- Born: 23 August 1797 London, Middlesex, England
- Died: 12 June 1873 (aged 75) Redfern, Sydney, New South Wales, Australia
- Relatives: Joel Samuel Polack (brother); George Barron Goodman (son-in-law);

= Abraham Solomon Polack =

English-born Australian auctioneer and convicted fraudster (1797–1873)

Abraham Solomon Polack (23 August 1797 (Note: Polack's death notice records him as at the age of 77 at the time of his death, which does not line up with his supposed birth date.)– 12 June 1873) was an English-born Australian auctioneer and convicted fraudster.

== Life and career ==
Polack was born in London on 23 August 1797. In 1820, he arrived in Australia aboard the Agamemnon; he had been sentenced to seven years transportation for stealing a watch. He was assigned to Jacob Josephson. In 1824, he was described as a shopman and clerk. In October of the same year, he was granted a ticket of leave, and the following month, he opened a grocery store. In 1827, Polack was issued with a certificate of freedom.

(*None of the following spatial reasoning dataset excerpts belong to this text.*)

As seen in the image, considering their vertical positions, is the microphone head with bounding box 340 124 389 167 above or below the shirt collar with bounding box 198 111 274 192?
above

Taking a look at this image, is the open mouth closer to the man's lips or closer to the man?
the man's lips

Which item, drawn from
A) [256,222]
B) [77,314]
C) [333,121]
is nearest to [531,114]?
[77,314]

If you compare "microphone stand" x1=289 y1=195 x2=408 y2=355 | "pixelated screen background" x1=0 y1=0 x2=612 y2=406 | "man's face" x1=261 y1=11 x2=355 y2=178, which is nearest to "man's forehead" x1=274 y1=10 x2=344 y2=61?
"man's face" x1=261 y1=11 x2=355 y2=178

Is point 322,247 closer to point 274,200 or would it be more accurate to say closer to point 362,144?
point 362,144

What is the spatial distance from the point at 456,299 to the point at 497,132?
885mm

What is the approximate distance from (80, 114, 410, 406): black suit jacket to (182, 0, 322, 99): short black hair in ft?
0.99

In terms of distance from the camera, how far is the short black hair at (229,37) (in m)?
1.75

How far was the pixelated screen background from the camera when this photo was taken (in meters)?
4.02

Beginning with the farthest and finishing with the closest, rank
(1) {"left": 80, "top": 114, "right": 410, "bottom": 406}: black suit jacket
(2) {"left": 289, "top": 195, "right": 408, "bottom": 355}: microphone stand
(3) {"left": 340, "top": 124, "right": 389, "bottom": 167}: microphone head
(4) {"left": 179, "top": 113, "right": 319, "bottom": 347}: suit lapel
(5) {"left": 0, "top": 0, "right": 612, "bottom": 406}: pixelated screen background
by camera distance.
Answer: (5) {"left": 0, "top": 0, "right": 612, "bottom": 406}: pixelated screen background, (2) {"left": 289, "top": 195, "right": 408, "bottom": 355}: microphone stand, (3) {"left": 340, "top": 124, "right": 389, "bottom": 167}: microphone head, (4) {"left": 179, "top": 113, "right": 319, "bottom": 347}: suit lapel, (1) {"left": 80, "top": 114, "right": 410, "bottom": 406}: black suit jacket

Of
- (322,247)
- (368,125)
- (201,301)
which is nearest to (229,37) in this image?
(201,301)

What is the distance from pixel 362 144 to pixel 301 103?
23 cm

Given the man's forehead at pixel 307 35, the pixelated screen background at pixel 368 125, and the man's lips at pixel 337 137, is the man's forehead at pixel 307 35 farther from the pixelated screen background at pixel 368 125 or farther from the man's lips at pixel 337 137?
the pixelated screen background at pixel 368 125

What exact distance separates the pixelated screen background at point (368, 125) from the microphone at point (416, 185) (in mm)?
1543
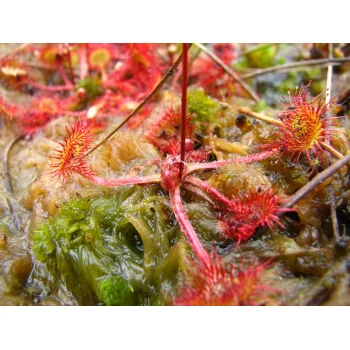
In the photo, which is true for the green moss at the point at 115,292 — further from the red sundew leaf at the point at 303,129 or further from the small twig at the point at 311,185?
the red sundew leaf at the point at 303,129

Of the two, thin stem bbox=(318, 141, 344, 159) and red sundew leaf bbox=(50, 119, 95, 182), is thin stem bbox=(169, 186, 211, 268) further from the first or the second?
thin stem bbox=(318, 141, 344, 159)

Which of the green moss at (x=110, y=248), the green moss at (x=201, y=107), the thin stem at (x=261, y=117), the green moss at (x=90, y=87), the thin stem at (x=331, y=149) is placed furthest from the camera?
the green moss at (x=90, y=87)

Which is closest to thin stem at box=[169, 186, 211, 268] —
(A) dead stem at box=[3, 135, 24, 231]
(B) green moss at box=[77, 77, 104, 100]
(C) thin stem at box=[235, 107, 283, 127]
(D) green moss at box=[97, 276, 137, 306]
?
(D) green moss at box=[97, 276, 137, 306]

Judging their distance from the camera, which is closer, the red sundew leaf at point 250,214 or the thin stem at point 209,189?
the red sundew leaf at point 250,214

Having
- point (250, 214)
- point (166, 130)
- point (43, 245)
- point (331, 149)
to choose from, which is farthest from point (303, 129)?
point (43, 245)

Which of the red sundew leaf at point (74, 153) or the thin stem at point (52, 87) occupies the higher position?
the thin stem at point (52, 87)

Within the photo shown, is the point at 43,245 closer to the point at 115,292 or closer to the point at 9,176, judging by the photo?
the point at 115,292

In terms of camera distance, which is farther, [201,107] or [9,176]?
[9,176]

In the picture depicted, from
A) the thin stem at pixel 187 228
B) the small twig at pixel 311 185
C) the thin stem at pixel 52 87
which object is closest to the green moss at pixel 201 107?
the thin stem at pixel 187 228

From 1827 to 1833, Polack held the license of the London Tavern. Subsequently, he became an auctioneer and purchased extensive landholdings. Additionally, he was one of the first subscribers to the Commercial Bank. At one point, he occupied several buildings on George Street, which were later owned by English ship captain William Deloitte. Although Polack's auctioneer career had been described as successful, he soon ran into legal troubles. In 1848, he was declared bankrupt after an employee stole £50,000. Whilst his auctioneer career resumed, in 1854, Polack, and another man, W. D. Wells, were convicted by the Central Criminal Court for conspiring to defraud a man named Cahill. Polack and his accomplice attempted to defraud Cahill in regard to property, which Cahill had entrusted to Polack as his agent. Ultimately, Polack was sentenced to two years imprisonment and a fine of £900, whereas Wells received the same sentence, bar the fine.

In 1859, Polack was committed for trial upon two charges. Firstly, he was charged of obtaining money under false pretences from J. P. Moffit, an attorney. Secondly, he was charged of accusing Moffit, in open court, of swindling a girl out of a gold nugget. In 1861, he was found guilty of swindling W. P. Moffatt of £140, (Note: Most likely the same person as Moffit, given the similarities of the names and amount of money swindled.) and sentenced to three and a half years of hard labour on the roads, which was then reduced to hard labour in Darlinghurst Gaol.

Polack died on 12 June 1873, at his residence on Kent-terrace, Newton Road, Redfern. His death notice recorded him as 77 years old at the time of his death, yet, the Australian Dictionary of Biography records him in the circumstance that he was 75 years old when he died. His funeral was held on 15 June 1873.

== Personal life ==
On 27 September 1824, he married Hannah Brian. He had at least three children, two sons, and a daughter, Sarah Polack. In 1842, when Sarah was 17, she was returning from a trip to England on the Eden, alongside her brothers and mother, when they made the acquaintance of George Barron Goodman. A romance soon developed between Sarah and George, which quickly drew opposition from Abraham Solomon Polack. Polack, who was Jewish, was a staunch supporter of the Sabbath, whereas Goodman operated his photography business on Saturdays.

Sarah and George sought the assistance of Joel Samuel Polack, Abraham's business partner and brother, who could secure a 'special license' for the couple to marry without Abraham's consent. It appears that Abraham relented, given that the couple married under Jewish rights, with the wedding ceremony occurring on 4 January 1843, and a ketubbah drawn up. A dowry was noted, with 100 pieces of silver paid to the groom, which was matched by the groom to form an amount of 200 silver zuzim.